- _What is asked_: Rewrite the lines below as a JSON list of strings, one string for each line, with blank lines and the pictures left out.

[Extracted data lines]
━━━

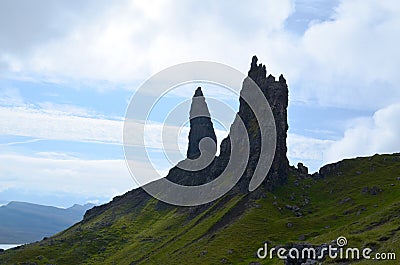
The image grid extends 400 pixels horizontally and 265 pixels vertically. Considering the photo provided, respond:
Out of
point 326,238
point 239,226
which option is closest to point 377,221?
point 326,238

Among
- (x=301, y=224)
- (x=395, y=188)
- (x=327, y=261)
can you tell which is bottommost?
(x=327, y=261)

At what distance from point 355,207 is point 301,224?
2490cm

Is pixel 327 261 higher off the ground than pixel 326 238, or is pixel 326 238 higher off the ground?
pixel 326 238

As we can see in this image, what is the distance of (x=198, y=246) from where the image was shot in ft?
553

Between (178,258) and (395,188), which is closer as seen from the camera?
(178,258)

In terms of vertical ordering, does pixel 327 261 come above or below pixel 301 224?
below

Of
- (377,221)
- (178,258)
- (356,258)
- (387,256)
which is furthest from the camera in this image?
(178,258)

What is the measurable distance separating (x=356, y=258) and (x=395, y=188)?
11832 centimetres

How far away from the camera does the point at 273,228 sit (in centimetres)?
17175

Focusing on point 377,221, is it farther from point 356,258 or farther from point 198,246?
point 198,246

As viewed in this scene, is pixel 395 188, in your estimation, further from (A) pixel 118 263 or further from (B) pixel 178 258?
(A) pixel 118 263

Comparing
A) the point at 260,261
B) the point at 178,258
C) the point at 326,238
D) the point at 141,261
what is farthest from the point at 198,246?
the point at 326,238

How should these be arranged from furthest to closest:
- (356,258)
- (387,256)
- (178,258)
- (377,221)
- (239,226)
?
(239,226)
(178,258)
(377,221)
(356,258)
(387,256)

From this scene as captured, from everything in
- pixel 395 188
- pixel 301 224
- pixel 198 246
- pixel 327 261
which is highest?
pixel 395 188
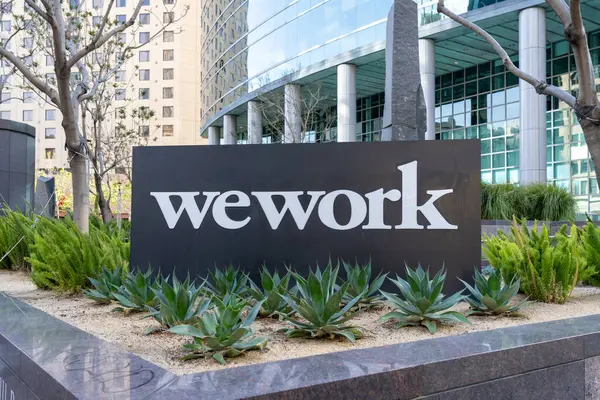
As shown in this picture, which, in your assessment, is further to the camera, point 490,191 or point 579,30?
point 490,191

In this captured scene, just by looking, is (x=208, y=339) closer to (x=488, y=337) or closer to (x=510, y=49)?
(x=488, y=337)

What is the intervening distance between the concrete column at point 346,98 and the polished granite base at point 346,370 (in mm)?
26138

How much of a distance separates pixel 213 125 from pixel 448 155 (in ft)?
143

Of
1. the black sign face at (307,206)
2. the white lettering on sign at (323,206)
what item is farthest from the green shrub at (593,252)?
the white lettering on sign at (323,206)

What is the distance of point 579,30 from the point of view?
8.11m

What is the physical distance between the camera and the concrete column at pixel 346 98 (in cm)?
2956

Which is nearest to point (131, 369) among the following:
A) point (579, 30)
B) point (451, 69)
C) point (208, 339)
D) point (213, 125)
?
point (208, 339)

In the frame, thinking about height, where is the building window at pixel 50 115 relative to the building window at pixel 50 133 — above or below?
above

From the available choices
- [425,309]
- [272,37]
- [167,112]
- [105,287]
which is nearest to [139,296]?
[105,287]

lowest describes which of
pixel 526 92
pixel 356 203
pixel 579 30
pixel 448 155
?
pixel 356 203

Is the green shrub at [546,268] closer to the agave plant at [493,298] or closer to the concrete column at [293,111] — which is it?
the agave plant at [493,298]

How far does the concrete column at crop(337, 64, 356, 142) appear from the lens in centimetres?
2956

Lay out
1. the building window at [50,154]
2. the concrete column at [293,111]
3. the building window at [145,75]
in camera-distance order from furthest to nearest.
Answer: the building window at [145,75] → the building window at [50,154] → the concrete column at [293,111]

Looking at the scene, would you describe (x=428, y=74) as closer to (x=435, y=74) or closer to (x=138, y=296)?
(x=435, y=74)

━━━

- _Written answer_:
[
  "The image grid extends 400 pixels horizontally and 265 pixels vertically. Considering the photo provided, respond:",
  "Out of",
  "point 326,238",
  "point 239,226",
  "which option is closest to point 377,221?",
  "point 326,238",
  "Among",
  "- (x=301, y=224)",
  "- (x=395, y=188)",
  "- (x=327, y=261)",
  "can you tell which is bottommost?",
  "(x=327, y=261)",
  "At what distance from point 355,207 is point 301,224?",
  "2490cm",
  "Is pixel 327 261 higher off the ground than pixel 326 238, or is pixel 326 238 higher off the ground?",
  "pixel 326 238",
  "As we can see in this image, what is the distance of (x=198, y=246) from where the image was shot in ft?",
  "553",
  "Between (178,258) and (395,188), which is closer as seen from the camera?",
  "(178,258)",
  "In terms of vertical ordering, does pixel 327 261 come above or below pixel 301 224?",
  "below",
  "Of",
  "- (377,221)",
  "- (178,258)",
  "- (356,258)",
  "- (387,256)",
  "which is furthest from the camera in this image?",
  "(178,258)",
  "What is the measurable distance separating (x=356, y=258) and (x=395, y=188)?",
  "11832 centimetres",
  "How far away from the camera does the point at 273,228 sit (in centimetres)?",
  "17175",
  "Focusing on point 377,221, is it farther from point 356,258 or farther from point 198,246?",
  "point 198,246",
  "As viewed in this scene, is pixel 395 188, in your estimation, further from (A) pixel 118 263 or further from (B) pixel 178 258?",
  "(A) pixel 118 263",
  "Comparing",
  "A) the point at 260,261",
  "B) the point at 178,258",
  "C) the point at 326,238",
  "D) the point at 141,261",
  "what is farthest from the point at 198,246?",
  "the point at 326,238",
  "How should these be arranged from furthest to closest:",
  "- (356,258)",
  "- (387,256)",
  "- (178,258)",
  "- (377,221)",
  "- (239,226)",
  "?",
  "(239,226)",
  "(178,258)",
  "(377,221)",
  "(356,258)",
  "(387,256)",
  "From this scene as captured, from everything in",
  "- pixel 395 188",
  "- pixel 301 224",
  "- pixel 198 246",
  "- pixel 327 261",
  "which is highest?",
  "pixel 395 188",
  "As shown in this picture, which, in your assessment, is further to the camera, point 490,191 or point 579,30?",
  "point 490,191",
  "In this captured scene, just by looking, is (x=208, y=339) closer to (x=488, y=337) or closer to (x=510, y=49)?",
  "(x=488, y=337)",
  "What is the intervening distance between the concrete column at point 346,98 and the polished granite base at point 346,370 (in mm)?",
  "26138",
  "How much of a distance separates pixel 213 125 from pixel 448 155 (in ft)?",
  "143",
  "Of",
  "1. the black sign face at (307,206)",
  "2. the white lettering on sign at (323,206)",
  "what item is farthest from the green shrub at (593,252)?",
  "the white lettering on sign at (323,206)",
  "What is the distance of point 579,30 from the point of view?",
  "8.11m",
  "What is the physical distance between the camera and the concrete column at pixel 346 98 (in cm)?",
  "2956",
  "Which is nearest to point (131, 369) among the following:",
  "A) point (579, 30)",
  "B) point (451, 69)",
  "C) point (208, 339)",
  "D) point (213, 125)",
  "?",
  "point (208, 339)",
  "In the frame, thinking about height, where is the building window at pixel 50 115 relative to the building window at pixel 50 133 — above or below?",
  "above",
  "From the available choices",
  "- [425,309]",
  "- [272,37]",
  "- [167,112]",
  "- [105,287]",
  "which is nearest to [139,296]?",
  "[105,287]",
  "lowest describes which of",
  "pixel 526 92",
  "pixel 356 203",
  "pixel 579 30",
  "pixel 448 155",
  "?",
  "pixel 356 203",
  "Is the green shrub at [546,268] closer to the agave plant at [493,298] or closer to the concrete column at [293,111] — which is it?",
  "the agave plant at [493,298]",
  "How far does the concrete column at crop(337, 64, 356, 142) appear from the lens in centimetres?",
  "2956",
  "Lay out",
  "1. the building window at [50,154]",
  "2. the concrete column at [293,111]",
  "3. the building window at [145,75]",
  "in camera-distance order from furthest to nearest.",
  "Answer: the building window at [145,75] → the building window at [50,154] → the concrete column at [293,111]",
  "Looking at the scene, would you describe (x=428, y=74) as closer to (x=435, y=74) or closer to (x=138, y=296)?",
  "(x=435, y=74)"
]